— WHAT TO WORK ON —
Rewrite the material below so that each "woman with voluminous curly hair" becomes "woman with curly hair", with nothing else changed.

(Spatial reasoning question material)
....

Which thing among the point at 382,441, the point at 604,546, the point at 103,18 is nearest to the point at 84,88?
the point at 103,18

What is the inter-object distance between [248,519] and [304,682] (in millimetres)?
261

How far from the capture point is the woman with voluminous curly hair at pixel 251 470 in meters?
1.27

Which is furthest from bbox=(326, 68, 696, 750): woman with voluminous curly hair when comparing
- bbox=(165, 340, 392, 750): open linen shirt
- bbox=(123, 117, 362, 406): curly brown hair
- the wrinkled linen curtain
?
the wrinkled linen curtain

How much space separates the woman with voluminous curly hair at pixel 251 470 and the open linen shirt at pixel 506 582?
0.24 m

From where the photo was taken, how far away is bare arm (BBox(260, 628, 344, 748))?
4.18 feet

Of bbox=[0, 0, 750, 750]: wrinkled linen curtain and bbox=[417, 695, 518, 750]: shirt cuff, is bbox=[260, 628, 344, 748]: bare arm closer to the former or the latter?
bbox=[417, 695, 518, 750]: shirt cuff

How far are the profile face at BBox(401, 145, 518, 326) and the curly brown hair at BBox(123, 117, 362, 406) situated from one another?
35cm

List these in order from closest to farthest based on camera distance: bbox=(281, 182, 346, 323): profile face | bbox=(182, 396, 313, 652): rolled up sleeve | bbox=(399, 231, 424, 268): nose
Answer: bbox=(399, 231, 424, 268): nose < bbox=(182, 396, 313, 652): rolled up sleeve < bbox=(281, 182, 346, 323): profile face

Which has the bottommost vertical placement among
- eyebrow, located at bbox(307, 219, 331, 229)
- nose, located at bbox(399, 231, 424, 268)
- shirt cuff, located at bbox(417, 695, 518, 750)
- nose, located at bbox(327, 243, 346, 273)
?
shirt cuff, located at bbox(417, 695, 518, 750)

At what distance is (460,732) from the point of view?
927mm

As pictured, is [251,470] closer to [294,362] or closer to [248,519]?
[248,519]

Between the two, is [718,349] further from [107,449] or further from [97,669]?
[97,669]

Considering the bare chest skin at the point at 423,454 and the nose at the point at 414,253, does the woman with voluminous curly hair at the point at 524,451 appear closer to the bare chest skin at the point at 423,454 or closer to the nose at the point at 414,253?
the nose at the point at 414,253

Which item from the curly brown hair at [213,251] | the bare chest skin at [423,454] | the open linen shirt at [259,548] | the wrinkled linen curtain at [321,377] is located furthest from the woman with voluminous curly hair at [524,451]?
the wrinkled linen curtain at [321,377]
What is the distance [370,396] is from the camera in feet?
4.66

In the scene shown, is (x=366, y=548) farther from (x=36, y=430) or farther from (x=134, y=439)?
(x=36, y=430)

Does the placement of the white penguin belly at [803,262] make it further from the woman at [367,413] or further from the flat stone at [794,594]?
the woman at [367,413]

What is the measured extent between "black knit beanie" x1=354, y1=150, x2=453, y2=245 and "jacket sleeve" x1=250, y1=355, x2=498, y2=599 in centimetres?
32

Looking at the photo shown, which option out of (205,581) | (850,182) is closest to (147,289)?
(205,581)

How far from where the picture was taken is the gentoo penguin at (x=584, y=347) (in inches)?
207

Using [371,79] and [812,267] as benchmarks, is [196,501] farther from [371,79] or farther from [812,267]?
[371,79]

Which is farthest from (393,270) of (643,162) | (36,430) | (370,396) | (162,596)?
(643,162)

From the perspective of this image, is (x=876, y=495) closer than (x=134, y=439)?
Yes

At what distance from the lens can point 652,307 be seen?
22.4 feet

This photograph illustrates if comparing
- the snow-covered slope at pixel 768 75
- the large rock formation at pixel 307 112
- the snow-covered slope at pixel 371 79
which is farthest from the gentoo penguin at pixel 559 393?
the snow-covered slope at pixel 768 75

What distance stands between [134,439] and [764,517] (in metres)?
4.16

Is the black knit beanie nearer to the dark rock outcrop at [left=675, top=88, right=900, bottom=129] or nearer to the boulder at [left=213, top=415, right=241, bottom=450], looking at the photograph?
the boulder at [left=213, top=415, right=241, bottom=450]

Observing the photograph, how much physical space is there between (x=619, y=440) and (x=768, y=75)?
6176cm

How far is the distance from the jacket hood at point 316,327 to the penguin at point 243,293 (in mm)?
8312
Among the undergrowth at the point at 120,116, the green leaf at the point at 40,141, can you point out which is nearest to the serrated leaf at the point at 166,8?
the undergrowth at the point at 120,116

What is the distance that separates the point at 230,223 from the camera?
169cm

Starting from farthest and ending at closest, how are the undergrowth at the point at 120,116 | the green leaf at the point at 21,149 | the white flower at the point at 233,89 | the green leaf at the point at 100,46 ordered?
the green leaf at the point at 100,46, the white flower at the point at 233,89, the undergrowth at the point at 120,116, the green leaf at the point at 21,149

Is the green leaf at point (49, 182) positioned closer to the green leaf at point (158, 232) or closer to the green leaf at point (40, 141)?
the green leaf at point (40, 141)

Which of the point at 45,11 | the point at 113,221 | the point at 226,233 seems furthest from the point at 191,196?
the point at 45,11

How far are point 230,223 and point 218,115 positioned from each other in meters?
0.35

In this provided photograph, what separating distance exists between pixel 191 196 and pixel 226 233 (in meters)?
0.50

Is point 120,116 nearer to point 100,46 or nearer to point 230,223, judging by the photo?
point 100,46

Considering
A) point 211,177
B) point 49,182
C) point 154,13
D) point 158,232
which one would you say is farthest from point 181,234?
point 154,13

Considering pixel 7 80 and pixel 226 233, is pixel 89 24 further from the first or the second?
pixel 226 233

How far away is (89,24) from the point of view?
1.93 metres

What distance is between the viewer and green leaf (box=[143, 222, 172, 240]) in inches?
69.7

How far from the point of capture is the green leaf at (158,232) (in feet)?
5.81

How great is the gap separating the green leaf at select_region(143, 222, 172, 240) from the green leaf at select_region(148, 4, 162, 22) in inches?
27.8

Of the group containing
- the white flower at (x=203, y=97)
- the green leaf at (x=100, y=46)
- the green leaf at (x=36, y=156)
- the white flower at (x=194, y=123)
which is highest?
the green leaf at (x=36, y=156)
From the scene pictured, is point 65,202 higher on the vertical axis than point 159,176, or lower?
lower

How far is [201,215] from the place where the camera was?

....

— TASK ANSWER —
Which thing among the point at 382,441, the point at 604,546, the point at 103,18 is nearest to the point at 84,88?
the point at 103,18

What is the inter-object distance between [248,519] and [304,682] (in millimetres)?
261

How far from the capture point is the woman with curly hair at pixel 251 470 in meters?
1.27

Which is furthest from bbox=(326, 68, 696, 750): woman with curly hair when comparing
- bbox=(165, 340, 392, 750): open linen shirt
- bbox=(123, 117, 362, 406): curly brown hair
- the wrinkled linen curtain
?
the wrinkled linen curtain

How much space separates the woman with curly hair at pixel 251 470 and the open linen shirt at pixel 506 582?
0.24 m

From where the photo was taken, how far away is bare arm (BBox(260, 628, 344, 748))?
4.18 feet

Of bbox=[0, 0, 750, 750]: wrinkled linen curtain and bbox=[417, 695, 518, 750]: shirt cuff, is bbox=[260, 628, 344, 748]: bare arm closer to the former or the latter?
bbox=[417, 695, 518, 750]: shirt cuff

How far are the profile face at BBox(401, 145, 518, 326) and the curly brown hair at BBox(123, 117, 362, 406) situated from one another?
35cm

List these in order from closest to farthest based on camera distance: bbox=(281, 182, 346, 323): profile face | bbox=(182, 396, 313, 652): rolled up sleeve | bbox=(399, 231, 424, 268): nose
Answer: bbox=(399, 231, 424, 268): nose < bbox=(182, 396, 313, 652): rolled up sleeve < bbox=(281, 182, 346, 323): profile face

Which has the bottommost vertical placement among
- eyebrow, located at bbox(307, 219, 331, 229)
- nose, located at bbox(399, 231, 424, 268)
- shirt cuff, located at bbox(417, 695, 518, 750)
- nose, located at bbox(327, 243, 346, 273)
?
shirt cuff, located at bbox(417, 695, 518, 750)

At what distance is (460,732) from the point of view?
927mm

As pictured, is [251,470] closer to [294,362] or closer to [248,519]?
[248,519]

Between the two, is [718,349] further from [107,449] or further from [97,669]?
[97,669]

Considering the bare chest skin at the point at 423,454 and the nose at the point at 414,253, does the woman with curly hair at the point at 524,451 appear closer to the bare chest skin at the point at 423,454 or closer to the nose at the point at 414,253?
the nose at the point at 414,253

Which item from the curly brown hair at [213,251] | the bare chest skin at [423,454] | the open linen shirt at [259,548] | the wrinkled linen curtain at [321,377] is located furthest from the woman with curly hair at [524,451]?
the wrinkled linen curtain at [321,377]
What is the distance [370,396] is from the camera in feet?
4.66

In the scene shown, is (x=366, y=548) farther from (x=36, y=430) or farther from (x=134, y=439)?
(x=36, y=430)

Does the placement of the white penguin belly at [803,262] make it further from the woman at [367,413] or further from the flat stone at [794,594]?
the woman at [367,413]

What is the measured extent between "black knit beanie" x1=354, y1=150, x2=453, y2=245 and "jacket sleeve" x1=250, y1=355, x2=498, y2=599 in centimetres?
32

Looking at the photo shown, which option out of (205,581) | (850,182) is closest to (147,289)?
(205,581)

How far from where the picture was taken is the gentoo penguin at (x=584, y=347) (in inches)?
207

Using [371,79] and [812,267] as benchmarks, is [196,501] farther from [371,79] or farther from [812,267]?
[371,79]

Which is farthest from (393,270) of (643,162) | (36,430) | (370,396) | (162,596)?
(643,162)

From the perspective of this image, is (x=876, y=495) closer than (x=134, y=439)?
Yes

At what distance from the lens can point 652,307 be seen?
22.4 feet

This photograph illustrates if comparing
- the snow-covered slope at pixel 768 75
- the large rock formation at pixel 307 112
- the snow-covered slope at pixel 371 79
which is farthest from the gentoo penguin at pixel 559 393?
the snow-covered slope at pixel 768 75

What distance stands between [134,439] and [764,517] (in metres)?
4.16

Is the black knit beanie nearer to the dark rock outcrop at [left=675, top=88, right=900, bottom=129] or nearer to the boulder at [left=213, top=415, right=241, bottom=450], looking at the photograph?
the boulder at [left=213, top=415, right=241, bottom=450]

Observing the photograph, how much physical space is there between (x=619, y=440) and (x=768, y=75)?
6176cm

How far is the distance from the jacket hood at point 316,327 to the penguin at point 243,293 (in mm)?
8312
Among the undergrowth at the point at 120,116, the green leaf at the point at 40,141, can you point out which is nearest to the serrated leaf at the point at 166,8?
the undergrowth at the point at 120,116

What is the distance that separates the point at 230,223 from the camera?
169cm

Starting from farthest and ending at closest, how are the undergrowth at the point at 120,116 | the green leaf at the point at 21,149 | the white flower at the point at 233,89 | the green leaf at the point at 100,46 ordered?
the green leaf at the point at 100,46, the white flower at the point at 233,89, the undergrowth at the point at 120,116, the green leaf at the point at 21,149

Is the green leaf at point (49, 182) positioned closer to the green leaf at point (158, 232) or closer to the green leaf at point (40, 141)?
the green leaf at point (40, 141)

Which of the point at 45,11 | the point at 113,221 | the point at 226,233 seems furthest from the point at 191,196?
the point at 45,11

How far are point 230,223 and point 218,115 positioned from each other in meters?
0.35

In this provided photograph, what separating distance exists between pixel 191 196 and pixel 226 233 (in meters)?
0.50

Is point 120,116 nearer to point 100,46 or nearer to point 230,223, judging by the photo?
point 100,46

Considering
A) point 211,177
B) point 49,182
C) point 154,13
D) point 158,232
which one would you say is farthest from point 181,234?
point 154,13

Considering pixel 7 80 and pixel 226 233, is pixel 89 24 further from the first or the second?
pixel 226 233

How far away is (89,24) from the point of view?
1.93 metres

What distance is between the viewer and green leaf (box=[143, 222, 172, 240]) in inches?
69.7

How far from the point of capture is the green leaf at (158,232) (in feet)?
5.81

How great is the gap separating the green leaf at select_region(143, 222, 172, 240) from the green leaf at select_region(148, 4, 162, 22) in inches?
27.8

Of the group containing
- the white flower at (x=203, y=97)
- the green leaf at (x=100, y=46)
- the green leaf at (x=36, y=156)
- the white flower at (x=194, y=123)
which is highest?
the green leaf at (x=36, y=156)
From the scene pictured, is point 65,202 higher on the vertical axis than point 159,176, or lower?
lower

How far is [201,215] from the place where the camera was?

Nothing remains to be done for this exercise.